Дождь утих, и, хотя необъяснимое чувство толкало меня поговорить с этим мальчиком, — не зная, что когда-нибудь он появится в моей жизни (да еще при каких обстоятельствах!), — я попрощался и поспешил к своей машине. Свернув на первую же перпендикулярную улицу, направился к центру. Поглощенный мыслями о сданной рукописи и впечатлением от взгляда мальчика, я вел машину так невнимательно, что, сам не понимая как, заехал в тупичок. Было уже довольно темно, пришлось включить фары, чтобы прочитать название. Я был поражен: улица Алехандро Данель .
Я сидел, ошеломленный, — мог ли я вообразить, что встречусь с этим второстепенным деятелем нашего прошлого и что существует улочка его имени. Да хоть бы и знал, можно ли приписать случаю, что я на нее набрел в нашем городе, имеющем пятьдесят километров в диаметре, и прямо после того, как правил ту часть романа, где Алехандро Данель кромсает труп Лавалье? Когда впоследствии я рассказал этот эпизод М., она с обычным непобедимым оптимизмом заверила меня, что я должен воспринять это как чудесный и счастливый знак. Ее рассуждения меня успокоили, по крайней мере в ту пору. Потому что много позже я подумал, что этот знак мог иметь смысл обратный тому, который ему приписали. Но в этот момент толкование М. принесло мне покой, покой, который перешел в эйфорию после появления книги, сперва в Аргентине, затем в Европе.
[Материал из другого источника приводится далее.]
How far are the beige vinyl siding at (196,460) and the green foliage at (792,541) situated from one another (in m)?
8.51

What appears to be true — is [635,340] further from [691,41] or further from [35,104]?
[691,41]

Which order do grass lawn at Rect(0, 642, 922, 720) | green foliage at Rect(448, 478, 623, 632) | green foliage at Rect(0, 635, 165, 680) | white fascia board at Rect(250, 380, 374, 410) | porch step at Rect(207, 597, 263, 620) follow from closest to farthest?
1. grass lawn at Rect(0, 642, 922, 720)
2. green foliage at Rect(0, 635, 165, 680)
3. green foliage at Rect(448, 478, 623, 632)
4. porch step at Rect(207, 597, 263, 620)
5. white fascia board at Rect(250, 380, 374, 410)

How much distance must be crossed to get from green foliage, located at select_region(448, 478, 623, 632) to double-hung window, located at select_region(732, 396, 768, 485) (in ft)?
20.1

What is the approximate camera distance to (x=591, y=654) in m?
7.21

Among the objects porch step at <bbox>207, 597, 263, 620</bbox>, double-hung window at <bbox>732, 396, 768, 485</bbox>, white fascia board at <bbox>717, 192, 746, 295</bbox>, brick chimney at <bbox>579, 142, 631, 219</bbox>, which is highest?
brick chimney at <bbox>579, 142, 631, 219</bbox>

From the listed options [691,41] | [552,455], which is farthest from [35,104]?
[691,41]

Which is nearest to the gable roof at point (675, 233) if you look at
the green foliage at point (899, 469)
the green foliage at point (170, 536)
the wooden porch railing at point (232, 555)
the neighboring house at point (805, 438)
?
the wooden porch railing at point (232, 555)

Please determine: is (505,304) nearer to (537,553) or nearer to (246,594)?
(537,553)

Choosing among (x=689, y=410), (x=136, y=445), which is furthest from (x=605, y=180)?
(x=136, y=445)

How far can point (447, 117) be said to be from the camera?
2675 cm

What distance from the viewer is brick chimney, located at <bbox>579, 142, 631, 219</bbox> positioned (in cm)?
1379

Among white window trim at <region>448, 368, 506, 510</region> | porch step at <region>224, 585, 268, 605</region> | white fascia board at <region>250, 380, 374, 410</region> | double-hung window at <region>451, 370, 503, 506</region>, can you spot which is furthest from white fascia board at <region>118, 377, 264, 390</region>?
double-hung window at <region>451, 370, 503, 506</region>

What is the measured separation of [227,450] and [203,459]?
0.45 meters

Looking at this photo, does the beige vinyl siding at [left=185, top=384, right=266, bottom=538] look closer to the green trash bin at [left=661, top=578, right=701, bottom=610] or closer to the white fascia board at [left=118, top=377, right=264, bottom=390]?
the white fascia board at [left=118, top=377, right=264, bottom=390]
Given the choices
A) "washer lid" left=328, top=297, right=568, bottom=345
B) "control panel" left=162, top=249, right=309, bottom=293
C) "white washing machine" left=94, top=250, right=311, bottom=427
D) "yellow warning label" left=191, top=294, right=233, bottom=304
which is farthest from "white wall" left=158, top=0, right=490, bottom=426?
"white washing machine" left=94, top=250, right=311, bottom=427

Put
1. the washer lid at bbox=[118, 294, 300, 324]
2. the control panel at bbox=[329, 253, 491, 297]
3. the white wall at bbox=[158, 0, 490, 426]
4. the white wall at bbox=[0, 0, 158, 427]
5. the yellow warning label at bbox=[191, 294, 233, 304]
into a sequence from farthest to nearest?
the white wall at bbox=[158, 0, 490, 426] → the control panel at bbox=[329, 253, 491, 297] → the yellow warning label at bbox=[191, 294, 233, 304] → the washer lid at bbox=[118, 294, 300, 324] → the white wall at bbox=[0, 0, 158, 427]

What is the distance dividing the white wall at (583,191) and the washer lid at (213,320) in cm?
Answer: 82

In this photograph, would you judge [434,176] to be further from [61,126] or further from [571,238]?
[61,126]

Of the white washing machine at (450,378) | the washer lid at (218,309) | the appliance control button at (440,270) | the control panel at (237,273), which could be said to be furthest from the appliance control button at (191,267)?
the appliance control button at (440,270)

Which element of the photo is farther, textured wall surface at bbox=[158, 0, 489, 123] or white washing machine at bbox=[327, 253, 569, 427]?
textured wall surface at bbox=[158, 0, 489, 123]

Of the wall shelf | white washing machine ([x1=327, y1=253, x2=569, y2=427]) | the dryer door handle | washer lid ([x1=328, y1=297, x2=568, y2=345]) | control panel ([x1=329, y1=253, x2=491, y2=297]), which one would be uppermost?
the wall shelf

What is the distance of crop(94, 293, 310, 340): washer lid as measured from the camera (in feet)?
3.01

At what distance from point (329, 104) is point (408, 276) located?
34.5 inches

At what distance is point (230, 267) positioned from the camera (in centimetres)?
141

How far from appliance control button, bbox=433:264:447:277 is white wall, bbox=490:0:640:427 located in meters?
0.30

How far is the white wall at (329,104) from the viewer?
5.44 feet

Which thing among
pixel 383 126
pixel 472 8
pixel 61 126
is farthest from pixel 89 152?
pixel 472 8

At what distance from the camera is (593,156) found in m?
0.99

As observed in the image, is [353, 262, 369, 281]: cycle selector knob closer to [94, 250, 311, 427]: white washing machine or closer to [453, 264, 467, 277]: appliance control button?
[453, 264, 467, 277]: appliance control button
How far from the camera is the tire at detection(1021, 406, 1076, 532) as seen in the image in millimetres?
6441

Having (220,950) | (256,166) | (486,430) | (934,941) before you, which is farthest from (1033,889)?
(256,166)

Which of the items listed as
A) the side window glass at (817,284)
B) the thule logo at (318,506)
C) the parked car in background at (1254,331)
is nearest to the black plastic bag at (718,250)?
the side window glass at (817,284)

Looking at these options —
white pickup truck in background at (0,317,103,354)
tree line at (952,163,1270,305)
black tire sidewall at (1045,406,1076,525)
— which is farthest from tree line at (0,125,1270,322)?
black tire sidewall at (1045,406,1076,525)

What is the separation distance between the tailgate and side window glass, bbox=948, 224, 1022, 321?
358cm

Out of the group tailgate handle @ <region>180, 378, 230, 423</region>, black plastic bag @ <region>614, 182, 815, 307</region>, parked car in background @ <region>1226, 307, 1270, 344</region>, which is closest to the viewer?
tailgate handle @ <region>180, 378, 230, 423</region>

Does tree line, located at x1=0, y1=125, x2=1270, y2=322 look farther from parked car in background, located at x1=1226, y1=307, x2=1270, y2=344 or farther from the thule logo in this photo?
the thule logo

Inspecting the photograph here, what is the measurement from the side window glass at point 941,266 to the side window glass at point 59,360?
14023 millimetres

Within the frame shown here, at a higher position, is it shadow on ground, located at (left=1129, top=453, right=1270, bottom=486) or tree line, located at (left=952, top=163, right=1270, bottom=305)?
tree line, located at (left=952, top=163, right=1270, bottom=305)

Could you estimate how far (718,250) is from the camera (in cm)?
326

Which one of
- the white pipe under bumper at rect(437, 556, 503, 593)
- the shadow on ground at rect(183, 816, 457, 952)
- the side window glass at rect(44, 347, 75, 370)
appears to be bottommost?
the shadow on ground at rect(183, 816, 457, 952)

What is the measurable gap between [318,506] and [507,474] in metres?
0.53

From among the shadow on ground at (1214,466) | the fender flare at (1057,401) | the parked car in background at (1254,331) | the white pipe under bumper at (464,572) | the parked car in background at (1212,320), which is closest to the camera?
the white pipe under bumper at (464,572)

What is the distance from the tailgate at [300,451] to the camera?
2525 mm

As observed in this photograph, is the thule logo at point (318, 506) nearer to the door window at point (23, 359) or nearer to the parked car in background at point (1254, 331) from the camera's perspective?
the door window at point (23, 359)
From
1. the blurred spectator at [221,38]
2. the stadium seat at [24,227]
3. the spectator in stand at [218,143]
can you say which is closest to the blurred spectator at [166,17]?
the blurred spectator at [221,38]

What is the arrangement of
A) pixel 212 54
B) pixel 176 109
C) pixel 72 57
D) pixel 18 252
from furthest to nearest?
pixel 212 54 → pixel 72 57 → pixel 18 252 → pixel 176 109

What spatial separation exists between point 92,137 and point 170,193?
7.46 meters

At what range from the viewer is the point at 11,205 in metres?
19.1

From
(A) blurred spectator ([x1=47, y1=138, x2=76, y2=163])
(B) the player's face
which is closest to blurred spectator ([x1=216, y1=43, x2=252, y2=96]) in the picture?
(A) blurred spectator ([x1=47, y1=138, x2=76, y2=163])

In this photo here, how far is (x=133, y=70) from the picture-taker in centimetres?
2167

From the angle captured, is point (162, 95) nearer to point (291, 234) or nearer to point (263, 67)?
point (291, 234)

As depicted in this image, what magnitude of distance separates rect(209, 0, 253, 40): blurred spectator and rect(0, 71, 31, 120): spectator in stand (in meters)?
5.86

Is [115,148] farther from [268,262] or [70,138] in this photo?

Эйфория заставила меня забыть об интуитивном чувстве, в течение многих лет советовавшем мне хранить полное молчание. Самое мягкое определение для моего тогдашнего состояния — близорукость. Мы никогда не бываем достаточно дальновидны, этим все сказано.
В дальнейшем начали с коварным постоянством происходить события, отравившие мои последние годы. Хотя иногда, и даже чаще всего, было бы преувеличением так их характеризовать, — они были подобны тем почти неощутимым, но тревожащим шорохам, что мы слышим по ночам во время бессонницы.
Я снова стал замыкаться в себе и почти десять лет думать не хотел о сочинении романов. Пока не случились два-три события, давшие мне слабую надежду, — словно крохотные, мерцающие в темноте огоньки, которые видит (или думает, что видит) одинокий летчик, боровшийся с грозной бурей и заметивший, что горючее на исходе, — огоньки, возможно, обозначающие берег, где он, наконец, сможет приземлиться.
Да, сможет приземлиться, хотя место это неприветливо и незнакомо, хотя слабые огоньки, что меня манили и пробудили трепетную надежду, могли светиться на территории каннибалов.
Так я снова смог почувствовать себя живущим среди людей и двигаться вперед, когда уже полагал, что для меня это навек недоступно.
Но все же я спрашиваю себя — надолго ли и как это произойдет.
Он не знал, как появился Хильберто,
кто его привел или порекомендовал. Требовался мастер, чтобы починить дверь. Но как он явился? Впоследствии в минуты подозрительности Сабато пытался это выяснить, и оказалось, что никто точно не помнит. Сперва Хильберто не очень понравился его жене: ходил туда-сюда, казался тупым, ленивым, слонялся по дому. Лицо у него было загадочно невыразительное, но это не так существенно — у всех людей индейского типа такие лица. Потом он начал работать, медленно, но сноровисто, храня лукавое молчание, что нередко свойственно креолам. За ним появились другие. Теперь Сабато понимал, что ничто не было случайным. Бог знает, сколько времени за ним следят. Мало-помалу этот человек входил в его мир. В разговорах с женой Сабато он намекал, что «они» знают о положении Сабато и готовы оказать ему помощь, готовы бороться с «сущностями», сковывающими его волю. Сеньор Аронофф, мол, изо всех сил старается, чтобы сеньор Сабато успешно работал над своей книгой. «Они, возможно, полагают, что это некий шедевр, посвященный защите Добра», — думал Сабато. И от этой мысли он чувствовал себя каким-то шарлатаном, человеком, морочащим провинциалов. А если они правы? В конце концов они ясновидящие, и он в своем квартале кое-какие добрые дела совершил. А вдруг, сам того не зная, он защищал добро, становился на сторону светозарных сил? Анализируя себя, он не мог понять, как это возможно, с какой точки зрения, из каких соображений его духовная суть могла проявиться в каком-нибудь добром деле. И все же — или именно потому — его трогала забота этих людей. И когда Хильберто с присущей ему скромностью поинтересовался, «как идет дело», он отвечал, что уже лучше, что он ощущает положительное влияние и наверняка вскоре снова примется за книгу. Хильберто молча кивал с хитроватым и понимающим выражением лица и заверял его, что они будут бороться, но он, Сабато, тоже «должен помогать».